▶ Source material:
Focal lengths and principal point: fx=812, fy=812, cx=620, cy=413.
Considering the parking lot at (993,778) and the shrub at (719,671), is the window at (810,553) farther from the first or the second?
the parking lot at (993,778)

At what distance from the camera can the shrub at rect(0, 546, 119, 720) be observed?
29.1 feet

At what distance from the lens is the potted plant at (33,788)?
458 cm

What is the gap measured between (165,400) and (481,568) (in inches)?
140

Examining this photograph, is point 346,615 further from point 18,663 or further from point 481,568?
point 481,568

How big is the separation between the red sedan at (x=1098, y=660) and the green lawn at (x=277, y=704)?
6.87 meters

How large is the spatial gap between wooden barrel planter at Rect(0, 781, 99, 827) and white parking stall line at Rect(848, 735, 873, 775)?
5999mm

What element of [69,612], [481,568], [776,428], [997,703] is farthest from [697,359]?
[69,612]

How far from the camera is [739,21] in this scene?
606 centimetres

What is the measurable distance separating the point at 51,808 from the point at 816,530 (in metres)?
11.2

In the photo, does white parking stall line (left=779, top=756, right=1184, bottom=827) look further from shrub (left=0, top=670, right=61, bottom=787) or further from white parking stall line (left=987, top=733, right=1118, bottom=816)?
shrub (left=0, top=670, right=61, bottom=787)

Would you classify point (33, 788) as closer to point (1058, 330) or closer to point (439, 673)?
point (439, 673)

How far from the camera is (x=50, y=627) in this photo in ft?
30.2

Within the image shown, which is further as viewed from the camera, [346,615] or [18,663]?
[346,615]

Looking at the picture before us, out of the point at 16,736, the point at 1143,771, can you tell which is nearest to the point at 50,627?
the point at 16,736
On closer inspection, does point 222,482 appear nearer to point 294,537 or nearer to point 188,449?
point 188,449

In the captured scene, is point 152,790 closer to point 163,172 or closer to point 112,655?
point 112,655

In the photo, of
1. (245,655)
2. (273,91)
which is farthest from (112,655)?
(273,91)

▶ Work to complete:
Repeat the material word for word, in full.

▶ Task solution:
Focal lengths and principal point: fx=812, fy=812, cx=620, cy=413.
Considering the parking lot at (993,778) and the shrub at (719,671), is the window at (810,553) farther from the first or the second?
the parking lot at (993,778)

At what distance from the camera can the shrub at rect(0, 546, 119, 720) be observed?
29.1 feet

At what distance from the lens is the potted plant at (33,788)?
458 cm

What is the gap measured between (165,400) and (481,568) (in inches)?
140

Examining this photograph, is point 346,615 further from point 18,663 or further from point 481,568?
point 481,568

How big is the separation between the red sedan at (x=1098, y=660) and the green lawn at (x=277, y=704)?
6.87 meters

How large is the spatial gap between wooden barrel planter at Rect(0, 781, 99, 827) and white parking stall line at Rect(848, 735, 873, 775)?
5999mm

What element of [69,612], [481,568], [776,428], [997,703] is farthest from [697,359]?
[69,612]

How far from the camera is [739,21] in this scene?
606 centimetres

What is the measurable distance separating the point at 51,808 from the point at 816,530 (in metres)?
11.2

In the photo, does white parking stall line (left=779, top=756, right=1184, bottom=827) look further from shrub (left=0, top=670, right=61, bottom=787) or further from white parking stall line (left=987, top=733, right=1118, bottom=816)?
shrub (left=0, top=670, right=61, bottom=787)

Would you classify point (33, 788) as closer to point (1058, 330) or closer to point (439, 673)?
point (439, 673)

How far from the camera is (x=50, y=627) in this photo in ft?
30.2

Within the image shown, which is further as viewed from the camera, [346,615] or [18,663]?
[346,615]

Looking at the picture before us, out of the point at 16,736, the point at 1143,771, can you tell which is nearest to the point at 50,627?
the point at 16,736
On closer inspection, does point 222,482 appear nearer to point 294,537 or nearer to point 188,449?
point 188,449

In the captured scene, is point 152,790 closer to point 163,172 or closer to point 112,655?
point 112,655

In the photo, of
1. (245,655)
2. (273,91)
which is farthest from (112,655)?
(273,91)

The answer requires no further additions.